Na resistência aos ataques sofridos pelos povos indígenas, além de Guajajara, estão organizadas mulheres de todos os estados brasileiros. Em 2021, foi criada a Articulação Nacional das Mulheres Indígenas Guerreiras da Ancestralidade (ANMIGA), que deu identidade à luta já anteriormente organizada. Um exemplo de sua atuação é a realização da Marcha das Mulheres Indígenas pelo Brasil, que, desde 2019, vem discutindo os temas emblemáticos mais apontados como relevantes pelas mulheres indígenas.
Guajajara lembra que esteve, em novembro de 2021, na 26ª Conferência das Nações Unidas sobre as Mudanças Climáticas (COP-26), quando formou a maior coligação de mulheres indígenas já vista naquele evento climático, tendo uma participação de relevância em uma agenda com diversas autoridades, a sociedade civil e artistas. Sônia explica que é preciso fazer um processo de escuta, para que juntas possam buscar solucionar os problemas identificados, como é o caso da invasão dos territórios indígenas.
“A participação na política, hoje, é uma das formas de combater toda essa urgência”, explica a ativista. “Temos a Joenia Wapichana, no Congresso Nacional, a primeira mulher indígena no Legislativo, mas queremos aumentar essa pauta”, completa. Ela explica que também existem mulheres atuando em outras frentes de resistência, como é o caso da produção audiovisual, a venda de artesanato e a prática da medicina tradicional.
Crime e Castigo
Não bastasse as perseguições e o total descaso por parte do Governo Federal, o crime organizado também resolveu reivindicar o seu quinhão nas terras indígenas. Uma reportagem publicada, no ano passado, pelo portal UOL denuncia a presença da facção criminosa, que se autodenomina Primeiro Comando da Capital (PCC), dentro do território ianomami, em Roraima. Os criminosos começaram explorando o garimpo, no rio Uraricoera, e hoje já dominam boa parte das terras onde controlam o tráfico de drogas, a venda de gasolina, de alimentos, de bebidas, a segurança particular e até casas de prostituição.

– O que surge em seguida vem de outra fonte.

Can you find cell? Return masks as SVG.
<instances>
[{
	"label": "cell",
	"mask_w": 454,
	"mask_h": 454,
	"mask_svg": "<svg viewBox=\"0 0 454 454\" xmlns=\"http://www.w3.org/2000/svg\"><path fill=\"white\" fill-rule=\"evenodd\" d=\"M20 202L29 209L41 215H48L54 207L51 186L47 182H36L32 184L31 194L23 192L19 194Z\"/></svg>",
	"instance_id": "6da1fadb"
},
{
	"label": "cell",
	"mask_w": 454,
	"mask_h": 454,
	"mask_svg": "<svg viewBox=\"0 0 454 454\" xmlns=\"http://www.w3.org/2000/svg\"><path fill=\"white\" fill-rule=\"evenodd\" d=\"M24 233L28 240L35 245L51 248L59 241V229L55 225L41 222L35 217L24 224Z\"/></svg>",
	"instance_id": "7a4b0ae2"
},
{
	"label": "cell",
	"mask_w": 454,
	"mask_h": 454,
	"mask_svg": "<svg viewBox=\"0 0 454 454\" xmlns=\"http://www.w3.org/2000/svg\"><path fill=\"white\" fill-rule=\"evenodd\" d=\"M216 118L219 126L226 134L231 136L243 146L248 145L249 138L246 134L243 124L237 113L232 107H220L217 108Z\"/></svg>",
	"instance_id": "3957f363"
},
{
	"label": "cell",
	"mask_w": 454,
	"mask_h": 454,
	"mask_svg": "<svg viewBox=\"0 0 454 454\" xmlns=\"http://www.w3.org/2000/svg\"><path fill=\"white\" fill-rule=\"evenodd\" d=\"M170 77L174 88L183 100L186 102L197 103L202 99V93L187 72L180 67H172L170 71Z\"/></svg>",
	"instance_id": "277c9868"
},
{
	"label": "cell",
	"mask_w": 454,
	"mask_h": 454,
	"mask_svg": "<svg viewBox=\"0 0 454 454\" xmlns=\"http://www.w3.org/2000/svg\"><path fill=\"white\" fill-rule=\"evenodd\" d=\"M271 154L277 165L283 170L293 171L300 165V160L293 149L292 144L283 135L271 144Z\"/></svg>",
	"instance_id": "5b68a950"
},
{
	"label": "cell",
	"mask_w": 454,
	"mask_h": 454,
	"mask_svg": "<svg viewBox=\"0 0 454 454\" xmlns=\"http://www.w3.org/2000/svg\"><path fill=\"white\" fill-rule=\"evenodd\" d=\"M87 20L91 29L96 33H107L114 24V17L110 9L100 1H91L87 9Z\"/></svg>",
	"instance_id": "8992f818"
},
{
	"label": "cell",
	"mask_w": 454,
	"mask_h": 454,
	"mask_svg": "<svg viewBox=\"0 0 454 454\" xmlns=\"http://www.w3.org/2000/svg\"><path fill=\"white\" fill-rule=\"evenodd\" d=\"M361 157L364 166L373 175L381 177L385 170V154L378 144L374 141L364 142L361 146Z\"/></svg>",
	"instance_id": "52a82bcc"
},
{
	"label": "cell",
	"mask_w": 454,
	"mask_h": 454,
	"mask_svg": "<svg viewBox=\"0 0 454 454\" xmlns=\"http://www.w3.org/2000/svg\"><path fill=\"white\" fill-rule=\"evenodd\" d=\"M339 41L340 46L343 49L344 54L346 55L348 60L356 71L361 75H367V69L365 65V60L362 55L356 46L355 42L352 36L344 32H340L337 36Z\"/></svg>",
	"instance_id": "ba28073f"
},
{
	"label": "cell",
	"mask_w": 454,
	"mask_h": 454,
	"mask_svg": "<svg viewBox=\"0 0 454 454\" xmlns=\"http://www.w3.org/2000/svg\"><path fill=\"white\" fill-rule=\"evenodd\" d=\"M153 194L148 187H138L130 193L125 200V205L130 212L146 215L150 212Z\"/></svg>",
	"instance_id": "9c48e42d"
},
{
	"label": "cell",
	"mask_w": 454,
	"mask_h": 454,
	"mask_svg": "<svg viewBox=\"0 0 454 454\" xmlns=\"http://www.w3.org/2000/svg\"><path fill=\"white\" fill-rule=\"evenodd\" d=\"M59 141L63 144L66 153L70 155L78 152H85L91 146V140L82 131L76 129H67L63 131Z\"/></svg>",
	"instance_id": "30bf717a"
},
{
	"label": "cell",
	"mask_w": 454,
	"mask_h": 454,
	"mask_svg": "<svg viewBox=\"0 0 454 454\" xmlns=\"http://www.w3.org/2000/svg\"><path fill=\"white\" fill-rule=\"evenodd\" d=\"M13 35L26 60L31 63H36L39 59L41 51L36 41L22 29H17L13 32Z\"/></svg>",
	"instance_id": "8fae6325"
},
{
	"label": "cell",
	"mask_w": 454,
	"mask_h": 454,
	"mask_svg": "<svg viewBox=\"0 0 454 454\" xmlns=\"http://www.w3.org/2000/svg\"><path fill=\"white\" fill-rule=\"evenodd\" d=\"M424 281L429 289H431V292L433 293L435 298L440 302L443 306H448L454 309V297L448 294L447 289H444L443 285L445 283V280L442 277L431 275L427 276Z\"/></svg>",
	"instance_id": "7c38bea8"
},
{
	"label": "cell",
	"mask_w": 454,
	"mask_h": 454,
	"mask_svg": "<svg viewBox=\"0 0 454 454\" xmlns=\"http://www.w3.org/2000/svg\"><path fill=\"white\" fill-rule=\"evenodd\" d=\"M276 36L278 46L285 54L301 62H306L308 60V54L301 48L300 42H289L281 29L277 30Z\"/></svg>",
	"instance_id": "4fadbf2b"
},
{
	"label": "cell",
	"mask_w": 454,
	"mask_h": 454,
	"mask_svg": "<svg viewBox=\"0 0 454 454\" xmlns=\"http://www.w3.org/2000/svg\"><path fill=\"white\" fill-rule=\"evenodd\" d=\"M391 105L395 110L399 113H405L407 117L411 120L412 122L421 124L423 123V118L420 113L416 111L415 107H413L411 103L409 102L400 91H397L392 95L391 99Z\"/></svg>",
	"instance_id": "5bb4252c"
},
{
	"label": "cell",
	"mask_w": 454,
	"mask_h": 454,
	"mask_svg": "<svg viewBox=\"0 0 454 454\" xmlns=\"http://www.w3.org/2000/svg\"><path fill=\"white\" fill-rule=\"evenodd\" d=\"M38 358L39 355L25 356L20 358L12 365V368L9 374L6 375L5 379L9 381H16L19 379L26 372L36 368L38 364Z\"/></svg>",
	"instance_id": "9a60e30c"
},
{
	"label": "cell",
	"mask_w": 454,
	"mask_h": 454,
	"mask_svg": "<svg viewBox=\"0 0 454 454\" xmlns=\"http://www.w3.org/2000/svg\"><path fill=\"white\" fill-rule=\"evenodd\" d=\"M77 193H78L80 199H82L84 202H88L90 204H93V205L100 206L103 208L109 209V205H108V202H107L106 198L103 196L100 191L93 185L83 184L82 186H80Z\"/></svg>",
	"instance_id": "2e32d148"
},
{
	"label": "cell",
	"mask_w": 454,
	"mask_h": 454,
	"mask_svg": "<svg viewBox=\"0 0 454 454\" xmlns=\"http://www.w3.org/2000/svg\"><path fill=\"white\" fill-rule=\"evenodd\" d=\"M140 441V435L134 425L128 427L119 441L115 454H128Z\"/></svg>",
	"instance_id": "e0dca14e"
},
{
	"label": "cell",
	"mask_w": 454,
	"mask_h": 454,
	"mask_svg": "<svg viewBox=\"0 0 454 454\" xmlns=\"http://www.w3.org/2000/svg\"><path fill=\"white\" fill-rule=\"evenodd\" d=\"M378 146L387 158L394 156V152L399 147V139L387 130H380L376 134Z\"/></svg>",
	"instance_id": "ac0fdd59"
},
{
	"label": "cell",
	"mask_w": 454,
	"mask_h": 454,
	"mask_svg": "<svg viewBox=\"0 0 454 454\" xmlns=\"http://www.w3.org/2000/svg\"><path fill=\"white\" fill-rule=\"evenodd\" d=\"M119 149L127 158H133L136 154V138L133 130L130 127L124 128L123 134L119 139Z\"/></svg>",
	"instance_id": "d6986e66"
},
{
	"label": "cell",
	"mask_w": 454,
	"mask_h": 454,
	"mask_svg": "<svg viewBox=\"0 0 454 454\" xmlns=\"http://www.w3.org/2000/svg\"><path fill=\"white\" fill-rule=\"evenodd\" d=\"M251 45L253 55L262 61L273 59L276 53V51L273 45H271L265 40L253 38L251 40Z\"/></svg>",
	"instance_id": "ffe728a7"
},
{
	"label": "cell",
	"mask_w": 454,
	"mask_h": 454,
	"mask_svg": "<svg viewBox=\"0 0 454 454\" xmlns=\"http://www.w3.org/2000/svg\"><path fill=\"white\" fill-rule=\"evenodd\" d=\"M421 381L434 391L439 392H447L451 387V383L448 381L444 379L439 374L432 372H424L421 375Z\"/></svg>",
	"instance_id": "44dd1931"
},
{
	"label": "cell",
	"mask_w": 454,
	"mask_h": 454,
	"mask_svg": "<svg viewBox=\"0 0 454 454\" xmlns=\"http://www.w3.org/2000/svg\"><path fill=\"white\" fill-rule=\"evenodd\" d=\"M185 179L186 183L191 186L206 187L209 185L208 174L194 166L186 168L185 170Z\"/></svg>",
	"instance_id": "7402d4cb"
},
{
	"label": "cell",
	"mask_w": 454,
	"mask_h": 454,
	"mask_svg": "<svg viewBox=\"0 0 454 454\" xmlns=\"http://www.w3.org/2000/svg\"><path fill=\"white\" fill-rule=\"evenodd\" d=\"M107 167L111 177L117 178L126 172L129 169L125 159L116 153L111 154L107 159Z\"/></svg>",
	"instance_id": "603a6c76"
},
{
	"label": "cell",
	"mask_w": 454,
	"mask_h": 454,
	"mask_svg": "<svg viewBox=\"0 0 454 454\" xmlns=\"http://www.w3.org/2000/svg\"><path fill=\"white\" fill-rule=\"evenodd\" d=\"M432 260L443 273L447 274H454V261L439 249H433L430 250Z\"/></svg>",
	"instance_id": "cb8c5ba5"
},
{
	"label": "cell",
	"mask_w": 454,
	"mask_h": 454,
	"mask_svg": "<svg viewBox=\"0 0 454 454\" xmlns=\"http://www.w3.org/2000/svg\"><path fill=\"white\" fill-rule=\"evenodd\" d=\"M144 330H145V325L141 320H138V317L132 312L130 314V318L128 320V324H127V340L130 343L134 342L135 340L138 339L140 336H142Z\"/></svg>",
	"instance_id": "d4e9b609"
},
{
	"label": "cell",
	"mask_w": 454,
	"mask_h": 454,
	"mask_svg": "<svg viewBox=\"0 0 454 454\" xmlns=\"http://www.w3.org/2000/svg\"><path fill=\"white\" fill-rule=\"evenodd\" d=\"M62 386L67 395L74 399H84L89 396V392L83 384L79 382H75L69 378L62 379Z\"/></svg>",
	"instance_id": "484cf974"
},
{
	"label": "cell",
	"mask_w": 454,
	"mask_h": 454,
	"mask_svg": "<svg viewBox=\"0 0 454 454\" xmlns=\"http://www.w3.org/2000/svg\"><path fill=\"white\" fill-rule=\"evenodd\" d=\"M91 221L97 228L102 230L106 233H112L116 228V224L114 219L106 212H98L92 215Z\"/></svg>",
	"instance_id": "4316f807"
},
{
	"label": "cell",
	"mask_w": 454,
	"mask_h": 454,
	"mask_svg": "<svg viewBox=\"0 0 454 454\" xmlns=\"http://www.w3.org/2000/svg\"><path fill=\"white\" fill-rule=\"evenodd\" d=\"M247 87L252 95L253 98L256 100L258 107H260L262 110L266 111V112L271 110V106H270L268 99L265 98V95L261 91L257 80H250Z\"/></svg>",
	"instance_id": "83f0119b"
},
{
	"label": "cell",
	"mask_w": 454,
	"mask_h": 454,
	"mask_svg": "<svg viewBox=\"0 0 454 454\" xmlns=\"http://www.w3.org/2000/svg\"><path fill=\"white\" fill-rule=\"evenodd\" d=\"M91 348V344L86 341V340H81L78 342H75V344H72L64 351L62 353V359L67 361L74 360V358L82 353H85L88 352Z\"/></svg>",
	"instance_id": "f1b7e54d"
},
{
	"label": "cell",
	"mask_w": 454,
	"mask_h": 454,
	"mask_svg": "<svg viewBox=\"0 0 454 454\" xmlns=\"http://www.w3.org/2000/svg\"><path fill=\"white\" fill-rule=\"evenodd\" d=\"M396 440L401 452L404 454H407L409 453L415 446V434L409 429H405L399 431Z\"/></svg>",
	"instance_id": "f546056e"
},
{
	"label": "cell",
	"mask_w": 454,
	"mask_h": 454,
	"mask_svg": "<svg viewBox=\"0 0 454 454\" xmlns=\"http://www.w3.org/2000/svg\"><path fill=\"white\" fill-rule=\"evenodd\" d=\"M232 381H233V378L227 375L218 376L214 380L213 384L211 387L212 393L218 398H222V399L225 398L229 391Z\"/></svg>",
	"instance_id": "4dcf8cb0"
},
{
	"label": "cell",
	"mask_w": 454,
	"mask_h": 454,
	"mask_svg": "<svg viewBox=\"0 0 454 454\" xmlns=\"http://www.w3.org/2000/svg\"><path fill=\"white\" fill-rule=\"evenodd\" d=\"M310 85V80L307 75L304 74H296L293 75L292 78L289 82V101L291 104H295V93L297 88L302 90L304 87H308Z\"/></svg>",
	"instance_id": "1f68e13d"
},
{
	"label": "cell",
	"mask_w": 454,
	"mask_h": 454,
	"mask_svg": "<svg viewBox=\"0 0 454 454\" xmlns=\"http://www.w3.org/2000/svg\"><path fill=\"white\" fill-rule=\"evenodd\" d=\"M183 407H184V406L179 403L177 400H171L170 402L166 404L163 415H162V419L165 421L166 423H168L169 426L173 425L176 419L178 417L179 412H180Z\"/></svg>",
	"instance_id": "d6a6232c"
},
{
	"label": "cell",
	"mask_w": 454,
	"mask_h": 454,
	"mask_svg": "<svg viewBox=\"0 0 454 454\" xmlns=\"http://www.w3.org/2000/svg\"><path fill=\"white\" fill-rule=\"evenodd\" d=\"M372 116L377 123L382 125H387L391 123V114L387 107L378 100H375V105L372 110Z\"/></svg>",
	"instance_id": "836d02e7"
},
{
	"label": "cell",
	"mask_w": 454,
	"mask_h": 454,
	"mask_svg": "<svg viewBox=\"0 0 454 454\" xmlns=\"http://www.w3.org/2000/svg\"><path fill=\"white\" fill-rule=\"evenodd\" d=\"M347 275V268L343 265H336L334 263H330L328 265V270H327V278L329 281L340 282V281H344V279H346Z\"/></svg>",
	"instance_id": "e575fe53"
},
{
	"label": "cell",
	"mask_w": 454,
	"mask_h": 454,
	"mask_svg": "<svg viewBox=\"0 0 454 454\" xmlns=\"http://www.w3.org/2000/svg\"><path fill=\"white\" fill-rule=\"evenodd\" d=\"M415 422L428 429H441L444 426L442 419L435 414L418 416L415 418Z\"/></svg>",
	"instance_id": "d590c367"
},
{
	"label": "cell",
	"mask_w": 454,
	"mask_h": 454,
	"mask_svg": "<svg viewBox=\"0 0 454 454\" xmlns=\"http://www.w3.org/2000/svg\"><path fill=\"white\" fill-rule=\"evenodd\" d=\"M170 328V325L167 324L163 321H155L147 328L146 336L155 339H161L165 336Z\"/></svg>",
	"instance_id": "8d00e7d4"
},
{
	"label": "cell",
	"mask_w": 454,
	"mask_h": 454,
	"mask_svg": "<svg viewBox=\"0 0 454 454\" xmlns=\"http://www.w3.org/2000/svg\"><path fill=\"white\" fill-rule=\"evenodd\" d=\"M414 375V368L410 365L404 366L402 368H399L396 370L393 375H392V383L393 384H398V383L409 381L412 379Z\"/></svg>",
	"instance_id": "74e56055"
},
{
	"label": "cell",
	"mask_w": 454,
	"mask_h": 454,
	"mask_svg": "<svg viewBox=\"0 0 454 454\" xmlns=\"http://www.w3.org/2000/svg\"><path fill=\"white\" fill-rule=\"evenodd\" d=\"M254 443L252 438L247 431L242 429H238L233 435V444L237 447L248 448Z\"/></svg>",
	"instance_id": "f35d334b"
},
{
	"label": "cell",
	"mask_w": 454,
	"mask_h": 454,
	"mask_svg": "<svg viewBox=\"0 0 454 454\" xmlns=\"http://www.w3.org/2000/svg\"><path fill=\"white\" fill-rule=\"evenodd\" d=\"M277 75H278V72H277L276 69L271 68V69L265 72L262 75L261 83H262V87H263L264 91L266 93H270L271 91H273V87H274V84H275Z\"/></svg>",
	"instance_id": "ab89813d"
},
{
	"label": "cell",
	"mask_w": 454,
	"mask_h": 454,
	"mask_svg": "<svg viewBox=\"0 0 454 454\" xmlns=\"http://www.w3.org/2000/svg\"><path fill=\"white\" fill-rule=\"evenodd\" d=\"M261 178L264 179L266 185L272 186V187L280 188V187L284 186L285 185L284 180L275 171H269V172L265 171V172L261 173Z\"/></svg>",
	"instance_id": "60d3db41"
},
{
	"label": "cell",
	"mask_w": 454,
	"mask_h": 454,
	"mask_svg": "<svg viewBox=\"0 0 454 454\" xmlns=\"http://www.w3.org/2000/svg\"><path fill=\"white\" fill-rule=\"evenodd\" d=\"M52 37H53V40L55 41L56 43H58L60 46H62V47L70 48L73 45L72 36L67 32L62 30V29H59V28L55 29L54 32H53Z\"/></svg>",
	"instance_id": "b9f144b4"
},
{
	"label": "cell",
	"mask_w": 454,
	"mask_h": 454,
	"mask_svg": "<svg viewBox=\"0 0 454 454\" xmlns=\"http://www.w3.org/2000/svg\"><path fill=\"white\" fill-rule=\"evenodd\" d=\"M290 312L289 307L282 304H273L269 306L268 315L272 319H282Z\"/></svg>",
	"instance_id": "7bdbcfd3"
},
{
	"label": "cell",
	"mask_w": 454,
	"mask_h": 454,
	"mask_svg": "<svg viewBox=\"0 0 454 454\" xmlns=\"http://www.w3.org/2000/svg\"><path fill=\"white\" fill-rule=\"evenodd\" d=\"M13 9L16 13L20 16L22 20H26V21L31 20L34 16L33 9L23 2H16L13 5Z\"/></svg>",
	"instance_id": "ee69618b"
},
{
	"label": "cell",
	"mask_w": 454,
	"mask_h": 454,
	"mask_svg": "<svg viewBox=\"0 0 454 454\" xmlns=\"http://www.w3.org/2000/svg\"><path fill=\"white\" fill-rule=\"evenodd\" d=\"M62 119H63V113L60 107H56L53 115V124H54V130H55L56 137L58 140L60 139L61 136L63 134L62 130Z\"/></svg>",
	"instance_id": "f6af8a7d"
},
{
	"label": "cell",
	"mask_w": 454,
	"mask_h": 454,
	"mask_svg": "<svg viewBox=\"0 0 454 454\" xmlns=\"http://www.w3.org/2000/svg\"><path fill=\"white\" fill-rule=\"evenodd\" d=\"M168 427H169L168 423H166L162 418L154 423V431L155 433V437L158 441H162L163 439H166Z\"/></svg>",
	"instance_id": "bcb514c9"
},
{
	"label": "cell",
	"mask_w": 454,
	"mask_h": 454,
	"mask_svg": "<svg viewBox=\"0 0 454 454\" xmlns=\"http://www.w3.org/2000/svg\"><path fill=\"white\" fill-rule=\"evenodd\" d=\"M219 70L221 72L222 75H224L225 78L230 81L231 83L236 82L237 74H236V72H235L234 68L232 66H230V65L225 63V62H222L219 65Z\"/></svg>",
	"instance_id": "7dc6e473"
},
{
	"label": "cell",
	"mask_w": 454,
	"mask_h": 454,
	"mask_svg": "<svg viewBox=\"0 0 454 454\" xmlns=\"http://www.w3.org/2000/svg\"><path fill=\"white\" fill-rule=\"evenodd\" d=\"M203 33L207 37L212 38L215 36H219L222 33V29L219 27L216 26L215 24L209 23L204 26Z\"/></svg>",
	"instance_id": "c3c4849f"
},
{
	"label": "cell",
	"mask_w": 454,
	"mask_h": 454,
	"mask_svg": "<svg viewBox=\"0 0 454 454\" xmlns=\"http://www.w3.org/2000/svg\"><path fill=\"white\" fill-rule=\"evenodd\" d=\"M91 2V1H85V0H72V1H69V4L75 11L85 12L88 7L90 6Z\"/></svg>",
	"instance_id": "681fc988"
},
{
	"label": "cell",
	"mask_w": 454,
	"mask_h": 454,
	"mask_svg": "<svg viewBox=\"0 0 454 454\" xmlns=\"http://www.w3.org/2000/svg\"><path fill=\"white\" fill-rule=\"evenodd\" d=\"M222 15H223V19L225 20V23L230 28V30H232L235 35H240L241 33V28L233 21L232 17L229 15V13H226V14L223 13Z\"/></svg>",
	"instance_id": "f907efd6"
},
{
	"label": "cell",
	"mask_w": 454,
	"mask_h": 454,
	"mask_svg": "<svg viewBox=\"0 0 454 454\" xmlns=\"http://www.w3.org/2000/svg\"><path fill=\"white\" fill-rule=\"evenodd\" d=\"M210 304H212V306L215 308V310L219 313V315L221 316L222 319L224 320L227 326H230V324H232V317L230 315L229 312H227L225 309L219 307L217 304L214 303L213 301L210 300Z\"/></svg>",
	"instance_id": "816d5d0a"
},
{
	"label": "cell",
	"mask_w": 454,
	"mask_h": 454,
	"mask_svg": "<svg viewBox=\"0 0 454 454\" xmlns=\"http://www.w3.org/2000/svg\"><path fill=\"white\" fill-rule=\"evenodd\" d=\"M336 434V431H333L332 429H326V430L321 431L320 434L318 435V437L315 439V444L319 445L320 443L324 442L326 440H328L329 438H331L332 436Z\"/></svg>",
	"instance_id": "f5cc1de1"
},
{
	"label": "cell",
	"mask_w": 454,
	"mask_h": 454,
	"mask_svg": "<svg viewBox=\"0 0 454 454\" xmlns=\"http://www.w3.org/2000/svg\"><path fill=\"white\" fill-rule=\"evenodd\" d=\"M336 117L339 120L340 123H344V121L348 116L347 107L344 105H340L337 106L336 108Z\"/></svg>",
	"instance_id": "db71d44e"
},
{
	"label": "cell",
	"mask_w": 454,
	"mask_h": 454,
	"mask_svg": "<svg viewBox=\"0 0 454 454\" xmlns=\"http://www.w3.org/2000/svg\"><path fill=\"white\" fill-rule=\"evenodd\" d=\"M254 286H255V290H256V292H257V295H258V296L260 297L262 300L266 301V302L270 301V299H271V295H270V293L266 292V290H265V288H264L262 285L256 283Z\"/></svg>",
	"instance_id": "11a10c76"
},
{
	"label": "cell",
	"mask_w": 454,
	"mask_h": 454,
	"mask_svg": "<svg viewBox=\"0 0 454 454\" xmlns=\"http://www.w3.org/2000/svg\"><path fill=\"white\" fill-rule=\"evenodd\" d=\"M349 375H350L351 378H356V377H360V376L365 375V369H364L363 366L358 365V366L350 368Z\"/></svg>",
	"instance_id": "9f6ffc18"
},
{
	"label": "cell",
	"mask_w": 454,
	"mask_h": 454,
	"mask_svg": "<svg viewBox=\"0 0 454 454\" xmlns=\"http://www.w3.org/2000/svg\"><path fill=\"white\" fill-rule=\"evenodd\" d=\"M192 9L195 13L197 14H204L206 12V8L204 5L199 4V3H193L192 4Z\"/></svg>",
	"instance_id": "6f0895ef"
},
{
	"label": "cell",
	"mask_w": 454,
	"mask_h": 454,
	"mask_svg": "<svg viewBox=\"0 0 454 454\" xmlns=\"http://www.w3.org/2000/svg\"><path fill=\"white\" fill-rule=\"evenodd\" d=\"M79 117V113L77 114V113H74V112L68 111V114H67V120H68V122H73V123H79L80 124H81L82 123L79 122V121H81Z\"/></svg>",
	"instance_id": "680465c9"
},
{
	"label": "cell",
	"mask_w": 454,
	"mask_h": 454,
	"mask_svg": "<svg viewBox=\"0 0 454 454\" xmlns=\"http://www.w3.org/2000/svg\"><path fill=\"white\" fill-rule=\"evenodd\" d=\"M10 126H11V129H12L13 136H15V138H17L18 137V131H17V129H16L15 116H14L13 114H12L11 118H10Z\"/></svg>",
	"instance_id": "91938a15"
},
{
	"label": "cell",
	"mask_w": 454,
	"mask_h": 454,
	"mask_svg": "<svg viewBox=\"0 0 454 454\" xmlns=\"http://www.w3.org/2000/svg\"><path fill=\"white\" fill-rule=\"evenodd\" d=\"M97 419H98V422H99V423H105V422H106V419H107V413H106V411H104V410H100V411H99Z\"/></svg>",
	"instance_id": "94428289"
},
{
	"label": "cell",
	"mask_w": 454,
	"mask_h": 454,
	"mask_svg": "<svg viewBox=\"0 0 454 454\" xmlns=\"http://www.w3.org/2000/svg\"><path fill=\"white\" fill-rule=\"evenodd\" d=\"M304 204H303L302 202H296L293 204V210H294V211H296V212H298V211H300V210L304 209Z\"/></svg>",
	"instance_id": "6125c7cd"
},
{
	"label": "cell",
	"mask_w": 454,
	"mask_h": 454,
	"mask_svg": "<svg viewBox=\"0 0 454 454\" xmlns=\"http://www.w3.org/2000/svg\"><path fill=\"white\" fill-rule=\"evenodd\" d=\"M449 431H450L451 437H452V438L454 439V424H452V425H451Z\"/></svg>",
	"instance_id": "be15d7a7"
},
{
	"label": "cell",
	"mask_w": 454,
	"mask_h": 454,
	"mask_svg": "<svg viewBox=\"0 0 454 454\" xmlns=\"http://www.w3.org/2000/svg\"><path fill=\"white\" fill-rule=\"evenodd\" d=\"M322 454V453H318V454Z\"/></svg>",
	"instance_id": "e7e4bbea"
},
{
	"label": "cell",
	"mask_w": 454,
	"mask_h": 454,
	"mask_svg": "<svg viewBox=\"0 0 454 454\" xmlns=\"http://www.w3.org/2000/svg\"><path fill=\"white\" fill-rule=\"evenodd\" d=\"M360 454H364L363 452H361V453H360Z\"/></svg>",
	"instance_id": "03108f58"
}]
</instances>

Em outro canto do Brasil, na madrugada do dia 24 de junho do ano passado, um incêndio destruiu parte da Escola Estadual Indígena Xukurank, a biblioteca e a casa de medicina tradicional da aldeia Barreiro Preto, na Terra Indígena Xakriabá, em São João das Missões (MG). Por sorte, ninguém ficou ferido, mas o golpe incendiou a história daquela nação. “Temos o sentimento de impunidade e insegurança, pois até o momento não tivemos uma resposta clara, por parte da justiça, com relação ao andamento das investigações”, lamenta o líder indígena Jusnei de Souza Santos. “Pedimos mais agilidade e empenho por parte das autoridades, para que não deixe que esse crime caia no esquecimento”, desabafa.
Coincidentemente, o incêndio aconteceu um dia depois de os Xakriabás fecharem a BR-135, entre São João das Missões e Manga, por cerca de cinco horas, em protesto pacífico contra a aprovação do Projeto de Lei 490/2007, que prevê mudanças no reconhecimento da demarcação das terras e do acesso a povos isolados, que e seria votado na CCJ da Câmara dos Deputados justamente no dia seguinte.
Passado mais de meio ano da tragédia, Jusnei conta que há uma licitação para reconstruir a escola, mas a casa de medicina tradicional será recuperada com o apoio de parceiros, como o Centro Indigenista Missionário (CIMI). “A casa de medicina também tem alcance grande na proteção ambiental, trazendo algumas discussões importantes com relação à proteção do cerrado e uso do território”, explica o missionário Nilton Santos Seixas. “A partir da casa de medicina também há a valorização das sementes crioulas e o beneficiamento das ervas medicinais”, destaca.